» USING THE INFORMATION
- a) Under NERC PRC-029-1, as described in the solar compliance text, what frequency range must plants stay in continuous operation through for six seconds?
- b) Please write the next part of the solar compliance text, starting after its last sentence.

» PROVIDED TEXT
That second step is forgotten on many projects we audit. When that happens, the curve fires correctly during a voltage event, the plant data acquisition system records the active-power dip, and nobody can tell whether the dip was a curtailment, a derate, or a fault response.
This is a Measurement, Meaning, Control problem. Measurement is the active-power tag at the inverter. Meaning is the event label: economic, reliability, voltage, export-limit, or ride-through. Control is the response that created the dip. Without all three, post-event review turns into guesswork.
NERC PRC-029-1, IEEE 2800-2022, and FERC Order 901: Compliance Stakes
The regulatory layer hardened in 2024 and continues to harden through 2030. Three documents define the compliance envelope for AGC participation and curtailment behavior on transmission-connected solar plants today.
NERC PRC-029-1
NERC PRC-029-1 replaces the older PRC-024-3 with an IBR-specific ride-through standard. It requires continuous operation from 56 to 64 hertz for six seconds and a 5 hertz-per-second ROCOF tolerance. Voltage envelopes are also tighter than under the older standard. Tripping inside this window is a violation. The cutover is 2026, and the implementation plan is documented at NERC. For SCADA teams, the implication is clear: ride-through events need one-second timestamps or better, and alarm logic has to separate ride-through from curtailment.

» COLLECTED MATERIAL
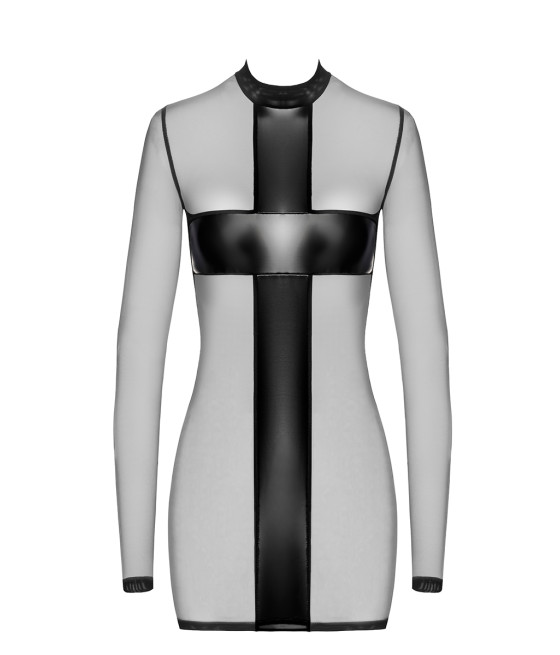 Mini robe tulle et wetlook Crossfire F369 - Noir Handmade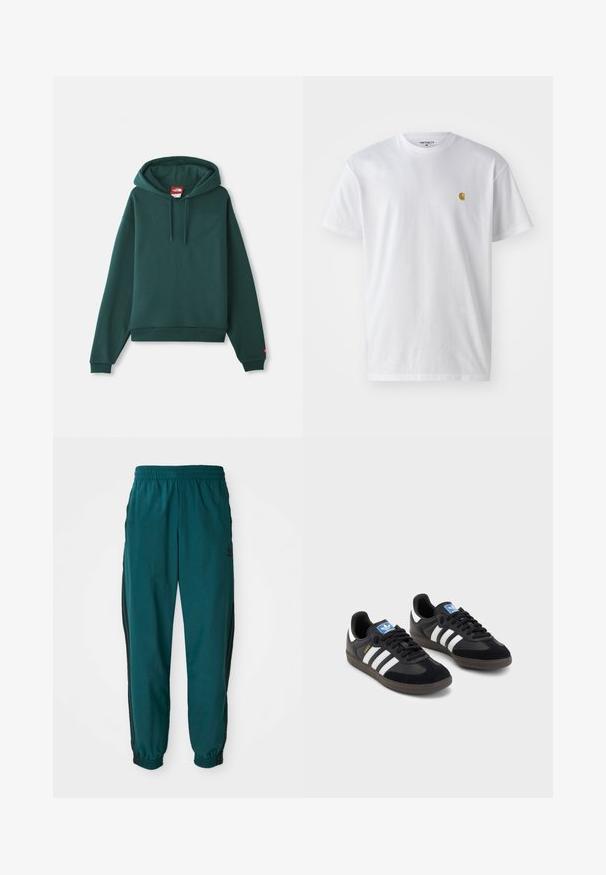 Zelená mikina s kapucňou vyrobená z mäkkého materiálu, s klokankovou kapsou, rebrovanými manžetami a značkovou nášivkou na výstrihu.; Biele bavlnené tričko s krátkymi rukávmi, okrúhlym výstrihom, s malým zlatým logom na ľavej strane hrude. Mäkká textúra a normálny strih.; Tyrkysové športové nohavice s viazaním v páse, elastickými manžetami a bočnými čiernymi pruhmi. Vyrobené z ľahkej tkaniny, s logom blízko bedra.; Čierne tenisky so zvrškom z semišu a syntetického materiálu, s tromi bielymi pruhmi, štruktúrovanou gumovou podrážkou a modrou logovou etiketou na jazyku.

» TASK-BY-TASK OUTPUTS
- a) 56 to 64 hertz.

- b)
IEEE 2800-2022
IEEE 2800-2022 is the transmission-side bookend. It defines uniform technical minimum requirements for IBR active power control, reactive power control, fast voltage support, negative-sequence current injection, and protection coordination, per IEEE Standards Association. It does not change AGC mechanics directly. Instead, it sets the performance floor below which inverter and PPC behavior cannot fall, regardless of regional rules.
FERC Order 901
FERC Order 901, issued in October 2023, directed NERC to build a multi-year reliability standards program for IBR data sharing, model validation, planning studies, and performance requirements. Milestone 1 standards were filed on November 4, 2024. Milestone 3 is due on November 4, 2025, with full implementation by January 1, 2030, per FERC. Bulk Power System-connected IBRs that did not meet the prior BES definition must register no later than May 2026 under the IBR Registration proceeding. Plants already participating in AGC will have both model data and performance behavior re-evaluated under this framework.
The practical effect is simple. The witness pack is getting bigger. FAT and SAT scopes that were acceptable in 2022 now need additional ride-through verification, model validation evidence, and telemetry quality proof to satisfy the 2026 standards. None of that is impossible. But it has to be planned when the FAT scope is signed, not discovered after SAT.
Solar Curtailment Failure Modes During AGC Commissioning
Seven failure modes account for most of the AGC findings we close out during witness testing. Each one has a fix. The fix is cheap before COD and expensive after.
Signal and Control Path Failures
1. Setpoint scaling errors. In one ISO the setpoint arrives in megawatts. In another, it comes in per-unit normalized to nameplate. Configure the wrong scaling factor, and the plant responds at one-tenth or ten times the intended level. This is easy to catch in FAT with a known-good test signal. It is easy to miss when the FAT plan assumes the scaling is already correct.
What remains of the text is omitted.